4. Add Deployment Stages Safely
- Start with CI-only (
lint/test/build). - Add staging deploy with explicit environment context.
- Add production deploy with manual gate/approval.
- Keep rollout/rollback commands explicit and auditable.
Script Interfaces
python3 scripts/stack_detector.py --help- Detects stack signals from repository files
- Reads optional JSON input from stdin/
--input
python3 scripts/pipeline_generator.py --help- Generates GitHub/GitLab YAML from detection payload
- Writes to stdout or
--output
Common Pitfalls
- Copying a Node pipeline into Python/Go repos
- Enabling deploy jobs before stable tests
- Forgetting dependency cache keys
- Running expensive matrix builds for every trivial branch
- Missing branch protections around prod deploy jobs
- Hardcoding secrets in YAML instead of CI secret stores
Best Practices
- Detect stack first, then generate pipeline.
- Keep generated baseline under version control.
- Add one optimization at a time (cache, matrix, split jobs).
- Require green CI before deployment jobs.
- Use protected environments for production credentials.
- Regenerate pipeline when stack changes significantly.
References
- references/github-actions-templates.md
- references/gitlab-ci-templates.md
- references/deployment-gates.md
- README.md
Detection Heuristics
The stack detector prioritizes deterministic file signals over heuristics:
- Lockfiles determine package manager preference
- Language manifests determine runtime families
- Script commands (if present) drive lint/test/build commands
- Missing scripts trigger conservative placeholder commands
Generation Strategy
Start with a minimal, reliable pipeline:
- Checkout and setup runtime
- Install dependencies with cache strategy
- Run lint, test, build in separate steps
- Publish artifacts only after passing checks
Then layer advanced behavior (matrix builds, security scans, deploy gates).
Platform Decision Notes
- GitHub Actions for tight GitHub ecosystem integration
- GitLab CI for integrated SCM + CI in self-hosted environments
- Keep one canonical pipeline source per repo to reduce drift
Validation Checklist
- Generated YAML parses successfully.
- All referenced commands exist in the repo.

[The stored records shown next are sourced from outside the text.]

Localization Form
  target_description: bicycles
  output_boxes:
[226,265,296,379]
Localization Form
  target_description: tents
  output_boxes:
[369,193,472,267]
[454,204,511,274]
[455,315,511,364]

- Cache strategy matches package manager.
- Required secrets are documented, not embedded.
- Branch/protected-environment rules match org policy.
Scaling Guidance
- Split long jobs by stage when runtime exceeds 10 minutes.
- Introduce test matrix only when compatibility truly requires it.
- Separate deploy jobs from CI jobs to keep feedback fast.
- Track pipeline duration and flakiness as first-class metrics.